RH Picks Up The Pace In Q2

Restoration Hardware picked up the pace in the second quarter, with the retailer seeing sales growth as it continues to transform its retail stores into design galleries.

For the second quarter ended July 29, comparable revenue increased 7% versus the year-earlier quarter. Net revenues were $615.3 million versus $543.4 million in the quarter a year before. Operating income was $12.1 million versus $22 million in the prior-year period, but adjusted operating income was $39.9 million compared with the $33.2 million in the 2016 quarter.

Stores generated 57% of revenue in the quarter while direct generated 43%, which matched the results of last year’s second quarter, the company said.

In the quarter, Restoration Hardware posted a net loss of $7.9 million, or 28 cents per diluted share, versus net income of $6.9 million, or 17 cents per diluted share, in the year-prior quarter. Adjusted net income, with one-time charges excluded, was $19.7 million, or 65 cents per diluted share, versus $17.9 million, or 44 cents per diluted share, in last year’s quarter. Adjusted diluted earnings per share topped a MarketBeat-published analyst average estimate of 47 cents.

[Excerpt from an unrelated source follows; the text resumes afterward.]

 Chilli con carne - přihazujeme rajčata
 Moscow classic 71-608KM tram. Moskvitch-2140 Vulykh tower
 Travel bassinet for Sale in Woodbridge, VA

“While we are pleased with the performance of our core RH business in the first half of 2017, we believe there remains opportunity to improve our long-term financial performance and gain additional market share,” said Gary Friedman, RH chairman and CEO. “The analysis of our redesigned RH Interiors Source Book mailed last fall indicates we under marketed some of our best sellers and franchise businesses while also moving the brand too far towards a contemporary aesthetic. You will notice in our fall 2017 RH Interiors Source Book, scheduled to be in-home in October, a greater emphasis on the updated classic design that RH has been famous for, while still evolving the brand towards a cleaner, more contemporary style.”

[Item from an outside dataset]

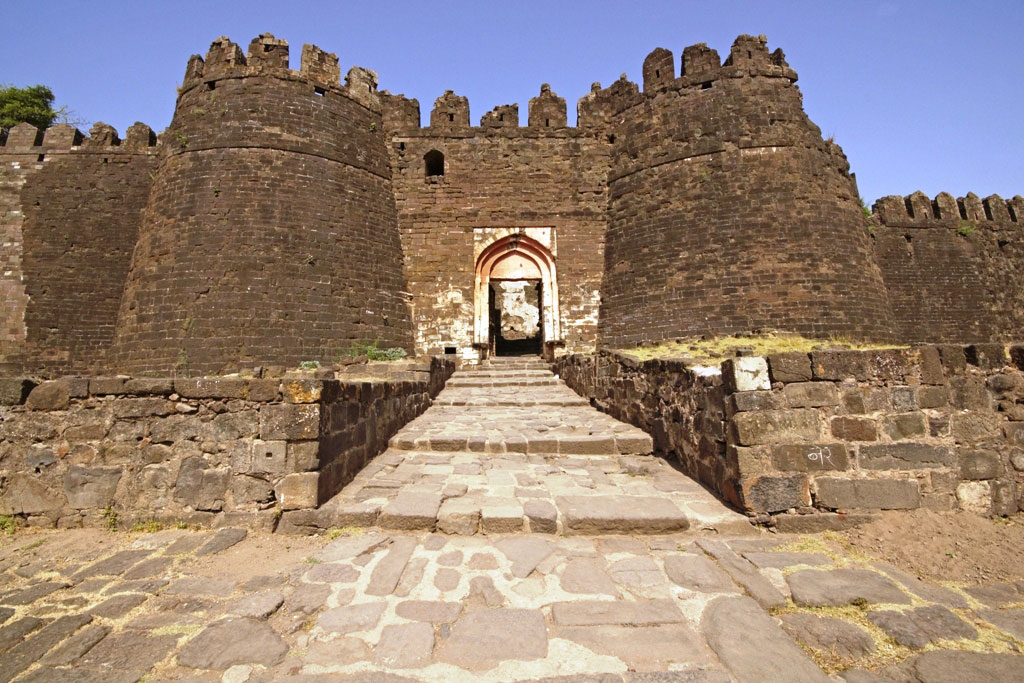 Daulatabad-Fort Forts and places of India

He added, “The early results of RH Modern continue to be very promising, and we expect sustained growth as we broaden the assortment and enlarge the retail footprint. We continue to believe RH Modern has the potential to become a billion dollar plus brand in North America. Our investment in interior design services is beginning to pay dividends. Our design business is growing rapidly, as we evolve the brand from creating and selling products, to conceptualizing and selling spaces. We also provide an invaluable service to independent interior designers, offering an efficient and cost-effective alternative to shopping in multiple showrooms, eliminating the need to manage multiple orders and incur multiple delivery charges. We continue to refine and enhance the strategies of our developing businesses, RH Baby & Child, RH Teen, RH Contract, and Waterworks. All of these businesses are contributing to our growth, and we expect this to continue as they evolve over time.”

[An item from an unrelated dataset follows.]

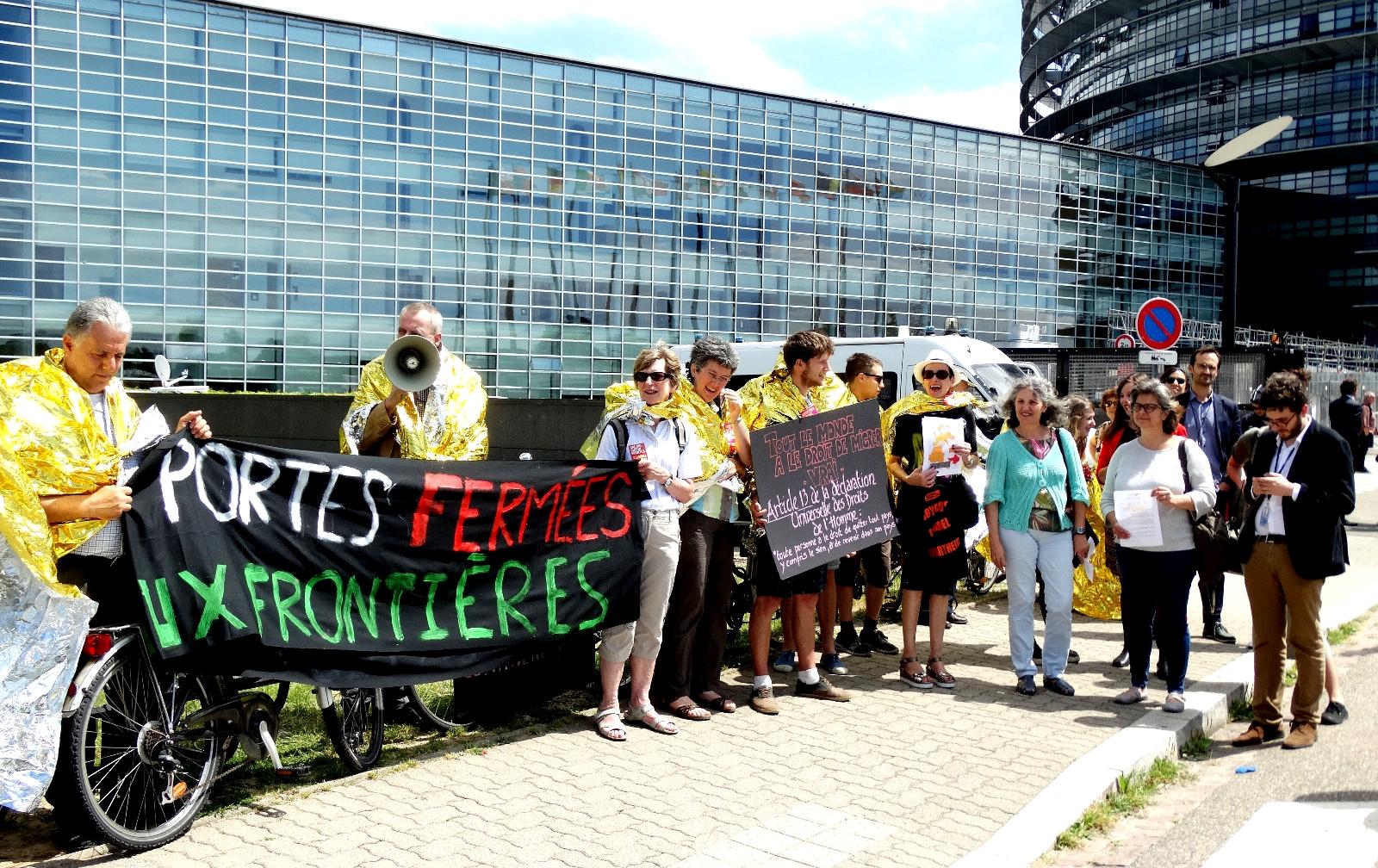 Protesta diante do PE contra a Frontex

In terms of the store base, Friedman said, “The transformation of our real estate has the potential to double our retail sales in every market. The transformation of our real estate continues to be our largest value-driving strategy. Less than 10% of our assortment is displayed in our legacy retail galleries, and the key to unlocking the potential of our brand is to transform our retail stores into new design galleries. We are pleased with the performance of our galleries opened thus far, and continue to expect our retail sales to double in every market where we open a new design gallery, while also generating a lift in our direct business. With only 14 new design galleries currently open, we are at the very early stages of our transformation and believe the current market can support 60 to 70 in the U.S. and Canada.”